Der Sünde Sold ist der Tod; die Gabe Gottes aber ist das ewige Leben in Christus Jesus, unserm Herrn.
Römer 6,23
Häufiger praktizieren gerade jüngere Menschen den „dry January“, ein Monat ohne Alkohol. Dann kann der Karneval ja kommen. Aber nach den „tollen Tagen“ schließt der Aschermittwoch an und mit ihm die klassische Fastenzeit, 40 Tage lang als Vorbereitung auf das höchste Fest der Christenheit, Ostern. Fastenzeit mit freiwilligem Verzicht auf das ein oder andere, was vielleicht der gesunden Lebensqualität nicht so guttut. In dieser Zeit kann eine wirkliche Chance liegen.
Aber man kann diese Zeit auch noch anders ausrichten. „7 Wochen ohne Härte – für mehr Mitgefühl.“ Dieses Fastenmotto trifft einen Nerv – besonders an Orten, an denen das Leben ungefiltert vorbeirauscht. Bahnhöfe sind solche Orte. Hier kreuzen sich Wege und Schicksale, Hoffnungen und Enttäuschungen, Eile und Stillstand. Und mittendrin: Sie, die Mitarbeitenden der Bahnhofsmission, die Tag für Tag aushalten, zuhören, ausharren, handeln.

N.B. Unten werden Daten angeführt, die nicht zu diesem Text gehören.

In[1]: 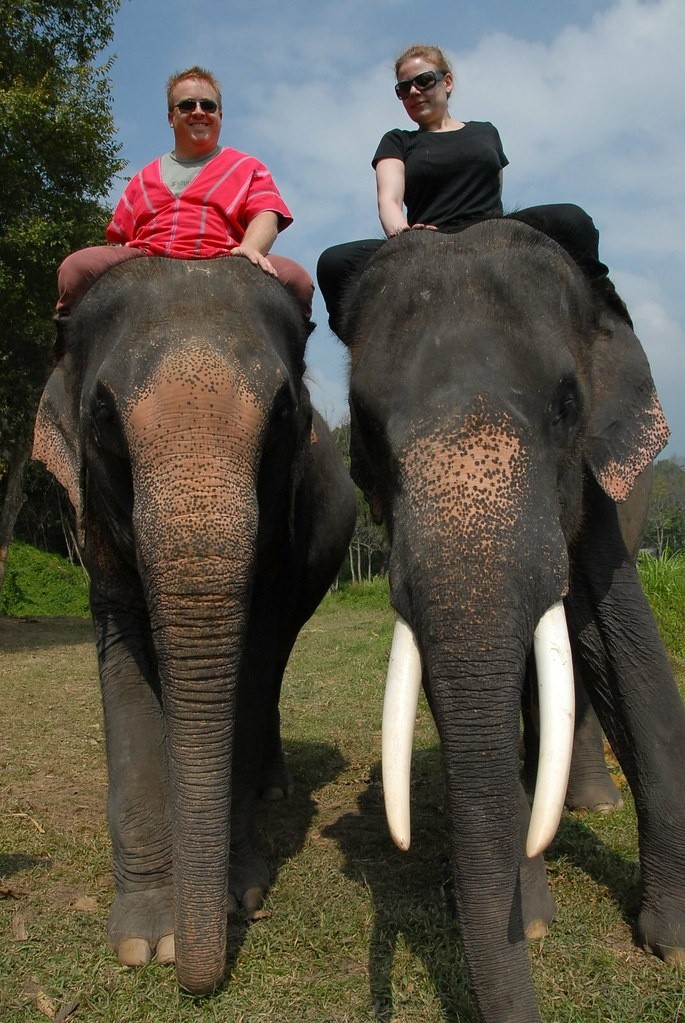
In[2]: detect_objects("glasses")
[170,99,219,114]
[394,71,444,100]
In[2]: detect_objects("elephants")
[316,201,685,1023]
[19,254,359,993]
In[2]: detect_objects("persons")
[50,70,314,369]
[317,46,600,345]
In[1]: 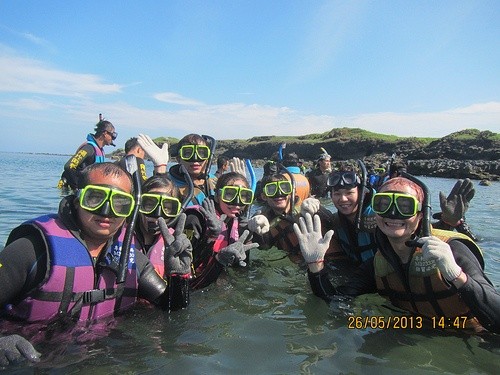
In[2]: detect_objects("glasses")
[138,192,182,219]
[72,184,136,219]
[179,143,211,162]
[325,172,362,189]
[371,192,419,219]
[262,180,293,198]
[217,185,255,206]
[101,130,118,141]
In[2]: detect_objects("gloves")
[228,156,247,179]
[0,332,43,371]
[136,132,170,167]
[299,197,321,217]
[197,197,222,237]
[439,177,476,226]
[293,212,335,265]
[416,235,462,283]
[217,228,260,269]
[247,215,271,235]
[157,213,193,275]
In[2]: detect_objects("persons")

Härte zeigt sich an Bahnhöfen auf viele Arten. In den Blicken, die ausweichen. In den Worten, die scharf oder abweisend sind. In den Strukturen, die Menschen durchs Raster fallen lassen. Und manchmal auch in uns selbst: wenn die Geduld dünn wird, wenn die Geschichten sich ähneln, wenn die eigene Kraft nicht mehr reicht. Fasten von Härte heißt deshalb nicht nur, weniger streng mit anderen zu sein – sondern auch mit sich selbst.Mitgefühl beginnt oft leise. In einem offenen Ohr. In einem Becher Kaffee. In der Bereitschaft, jemanden anzusehen, der sonst übersehen wird. Sie wissen: Nicht jedes Problem lässt sich lösen, nicht jede Not wenden. Aber Mitgefühl fragt nicht zuerst nach Lösungen. Es fragt: Was brauchst du jetzt? Und manchmal ist die ehrlichste Antwort: Zeit. Würde. Dasein.

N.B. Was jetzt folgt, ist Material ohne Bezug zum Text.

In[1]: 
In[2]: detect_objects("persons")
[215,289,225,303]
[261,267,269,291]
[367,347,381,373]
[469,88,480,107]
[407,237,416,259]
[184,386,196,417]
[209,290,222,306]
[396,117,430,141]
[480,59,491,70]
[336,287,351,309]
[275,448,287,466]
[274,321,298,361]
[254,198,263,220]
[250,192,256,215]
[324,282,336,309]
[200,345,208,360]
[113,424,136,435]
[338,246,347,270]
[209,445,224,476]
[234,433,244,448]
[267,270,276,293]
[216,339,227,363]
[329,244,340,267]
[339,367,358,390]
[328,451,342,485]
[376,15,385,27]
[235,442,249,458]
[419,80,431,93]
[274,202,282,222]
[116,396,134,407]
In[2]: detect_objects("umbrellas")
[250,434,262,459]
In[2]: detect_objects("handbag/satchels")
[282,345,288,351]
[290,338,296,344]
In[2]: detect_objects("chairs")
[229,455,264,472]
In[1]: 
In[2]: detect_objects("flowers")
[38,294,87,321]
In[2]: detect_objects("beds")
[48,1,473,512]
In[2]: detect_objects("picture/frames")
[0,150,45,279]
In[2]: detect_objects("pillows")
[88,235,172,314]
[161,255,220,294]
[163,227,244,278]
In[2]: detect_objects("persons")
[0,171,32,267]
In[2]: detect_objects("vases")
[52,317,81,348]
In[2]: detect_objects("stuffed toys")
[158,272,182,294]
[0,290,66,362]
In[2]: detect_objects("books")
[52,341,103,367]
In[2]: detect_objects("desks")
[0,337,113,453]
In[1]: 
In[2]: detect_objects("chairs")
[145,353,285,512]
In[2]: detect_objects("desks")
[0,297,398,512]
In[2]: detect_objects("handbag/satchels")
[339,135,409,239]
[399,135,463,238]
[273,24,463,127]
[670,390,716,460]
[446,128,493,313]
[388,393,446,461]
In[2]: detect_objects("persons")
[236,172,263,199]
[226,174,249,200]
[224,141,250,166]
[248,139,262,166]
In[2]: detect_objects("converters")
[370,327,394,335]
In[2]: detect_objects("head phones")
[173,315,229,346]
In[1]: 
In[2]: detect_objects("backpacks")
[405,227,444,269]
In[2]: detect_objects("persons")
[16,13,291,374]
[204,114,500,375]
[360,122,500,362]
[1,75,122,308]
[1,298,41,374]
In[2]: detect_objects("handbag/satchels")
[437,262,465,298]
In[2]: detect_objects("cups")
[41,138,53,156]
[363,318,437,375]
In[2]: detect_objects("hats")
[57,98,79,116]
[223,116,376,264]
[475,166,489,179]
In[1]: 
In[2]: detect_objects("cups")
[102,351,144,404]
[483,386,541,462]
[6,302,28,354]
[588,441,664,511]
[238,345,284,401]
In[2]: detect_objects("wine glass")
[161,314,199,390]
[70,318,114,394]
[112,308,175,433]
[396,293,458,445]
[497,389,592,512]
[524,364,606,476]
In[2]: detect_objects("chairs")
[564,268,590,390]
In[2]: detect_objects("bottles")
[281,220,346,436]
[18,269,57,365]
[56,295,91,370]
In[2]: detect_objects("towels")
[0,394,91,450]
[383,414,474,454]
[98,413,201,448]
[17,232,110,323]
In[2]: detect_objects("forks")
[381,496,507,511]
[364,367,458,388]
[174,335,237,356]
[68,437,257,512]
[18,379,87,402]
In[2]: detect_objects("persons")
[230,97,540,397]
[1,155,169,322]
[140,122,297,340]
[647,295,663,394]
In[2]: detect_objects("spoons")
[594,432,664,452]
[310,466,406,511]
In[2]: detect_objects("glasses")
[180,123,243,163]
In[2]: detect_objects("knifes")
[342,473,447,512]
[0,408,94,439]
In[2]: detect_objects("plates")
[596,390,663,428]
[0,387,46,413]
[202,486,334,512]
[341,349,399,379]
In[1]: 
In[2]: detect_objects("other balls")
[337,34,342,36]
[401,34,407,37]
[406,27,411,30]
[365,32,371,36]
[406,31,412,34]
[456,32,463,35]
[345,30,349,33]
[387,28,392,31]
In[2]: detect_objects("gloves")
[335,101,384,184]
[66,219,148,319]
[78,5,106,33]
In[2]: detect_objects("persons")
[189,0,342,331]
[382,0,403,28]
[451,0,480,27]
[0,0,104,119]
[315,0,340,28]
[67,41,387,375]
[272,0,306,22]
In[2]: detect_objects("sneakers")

Jesus begegnet Menschen nie von oben herab. Er sieht die Einzelnen in der Menge. Er lässt sich unterbrechen, berühren, ansprechen. Sein Mitgefühl ist kein Mitleid, sondern eine Kraft, die aufrichtet. Eine Kraft, die Grenzen überschreitet – soziale, religiöse, persönliche. „Seid barmherzig, wie auch euer Vater barmherzig ist“, sagt er. Das ist kein moralischer Appell zur Selbstüberforderung, sondern eine Einladung, aus einer Quelle zu leben, die tiefer ist als die eigene Erschöpfung.
7 Wochen ohne Härte können eine Übung sein:
Vielleicht heißt das in diesen Wochen, bewusster hinzusehen. Vielleicht auch, bewusster Pausen zu machen. Mitgefühl braucht Grenzen, sonst brennt es aus. Auch Jesus zieht sich zurück, sucht Stille, lässt sich dienen. Ihre Arbeit an den Bahnhöfen ist ein gelebtes Evangelium. Oft unspektakulär, manchmal unsichtbar – und doch von unschätzbarem Wert. Wo Mitgefühl Raum bekommt, wird der Bahnhof für einen Moment zu einem Ort der Menschlichkeit.
Gott segne Sie mit einem wachen Herzen,
das Not erkennt, ohne daran zu zerbrechen.
Gott segne Sie mit sanfter Stärke,
die Härte verwandelt und Grenzen achtet.